Thursday, November 5, 2009

My fears & final decisions

The decision to have lap band surgery isn't easy for me. I come from a long line of people who tell others to just eat healthy, exercise, and the weight will come off. To be honest, when I have followed that advice, I have truly lost weight. I just gained it all back during major changes in my life. I am hoping the restriction of the lap band will really be that extra tool I can use to not gain weight. I will most definitely eat healthier, but the upside of the band to me is that when something major in my life happens that I don't gain 50 lbs. I am tired of the yo-yo dieting. Can I get an "Amen"?

The past couple of days have been spent finalizing plans. I still have to make my initial deposit and plan a date. Honestly, I started doubting myself yesterday. I started thinking that maybe I should just wait until I can get on insurance or reapply for Medicaid and then fight for my surgery here in the states. Then I realized... I just don't wanna jump through all the hoops only for insurance to deny me anyway because I don't have any co-morbitities. I don't need to convince a corporation that I need this surgery. I don't need to convince ANYone. I know it will be beneficial. Plus I have the support of my husband, mom, dad, and stepmom. What more could I ask for? I am truly the luckiest girl on the planet.

Another thing I'm scared about is leaving my daughter for a few days. Right now I stay at home with her and I have done so ever since she was born. She's my little princess, and we've never spent a night apart and rarely have we spent the entire day apart. This will be challenging for me because I love her so much and she is such a mama's girl. I know I will cry being away from her for more than a day. Then I have to look at the flipside of the coin: me being away from her for a few days means that I will hopefully be around a lot more years to come! The sacrifice will be worth it.

An obstacle I am facing right now is telling my in-laws about my decision. Their opinion wouldn't mean so much to me except our circumstances make it so. Right now my husband, daughter, and I live in his parents' basement. My husband had to leave his job in September of 2008, and ever since then, we have been here. We are both back in school, and my husband works full-time. We were just about to move out here in December or January when I told my husband: "If I don't get this surgery now, I'll never have another opportunity to get it". And it's true. We'll never have this much extra money lying around again. If we moved out now, then we wouldn't have the extra income to save for surgery. But if I get surgery in Jan/Feb and we move out in April, I think it's feasible. I am really scared about what my father-in-law will say, though. He's an MD, and I think he might think that lap band is the easy way out. So if they tell us they don't think I should get it, it leaves me in kind of a bind because we live here virtually rent free and we do feel some sense of obligation to them for how we spend our money. Bleh. Hopefully they will be supportive. I've already mentioned it to my mother-in-law and she was like "Oh, I wanna get it too but my hubby won't let me". That was enough to scare me out of telling him! Lol. Plus we'll really need them to watch our daughter while we're gone. Oh well, if they disapprove strongly enough then we can just stay with my dad and stepmom until April. But I really hope that's a last resort.
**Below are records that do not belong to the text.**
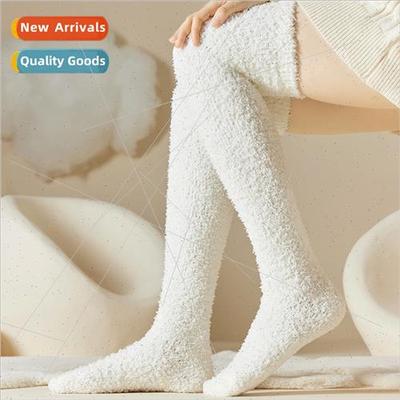 Coral fleece knee-length socks women fall winter warmth cold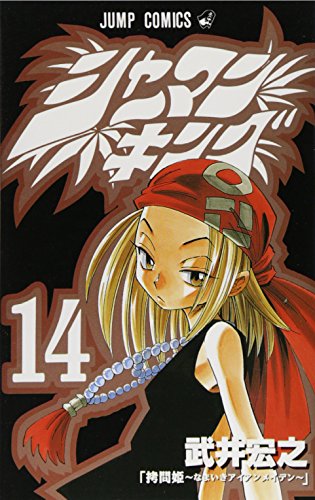 Stock image for Shaman King Vol. 14 (Shaman Kingu) (in Japanese) for sale by HPB-Emerald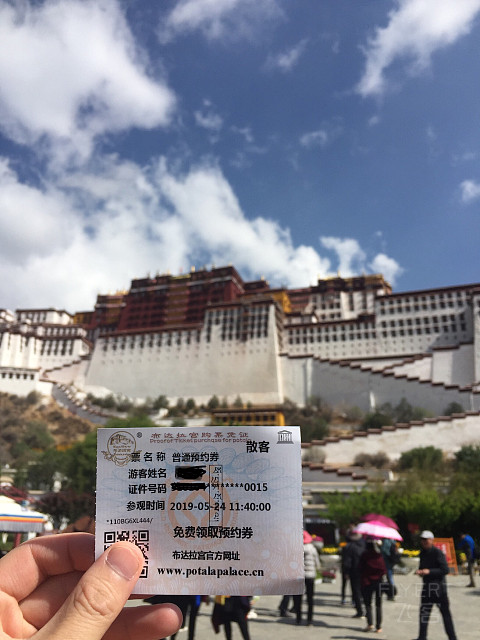 林芝希尔顿简短报告-付西藏旅游行程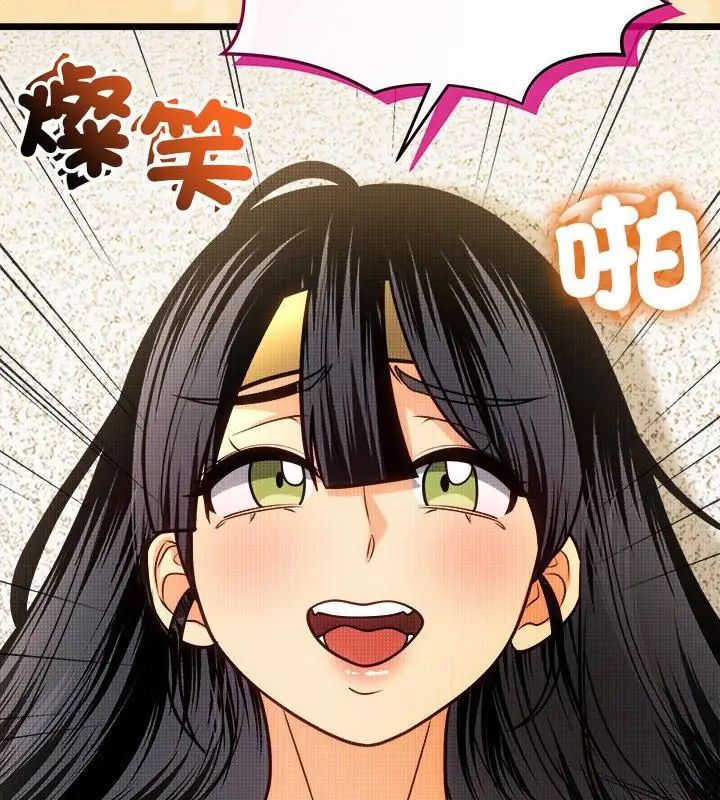 财富爱情二选一第14話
I'm really ready to get this ball rolling. I talked to a woman named Charlotte today at Fill Centers USA and got some estimates on aftercare pricing. I really don't wanna drive to TN or GA for aftercare, but the places I talked to here around AL don't take other patients or only on a selective basis. We'll see what happens with that. In the meantime, please keep me in your prayers. I need strength from myself and understanding from the people around me.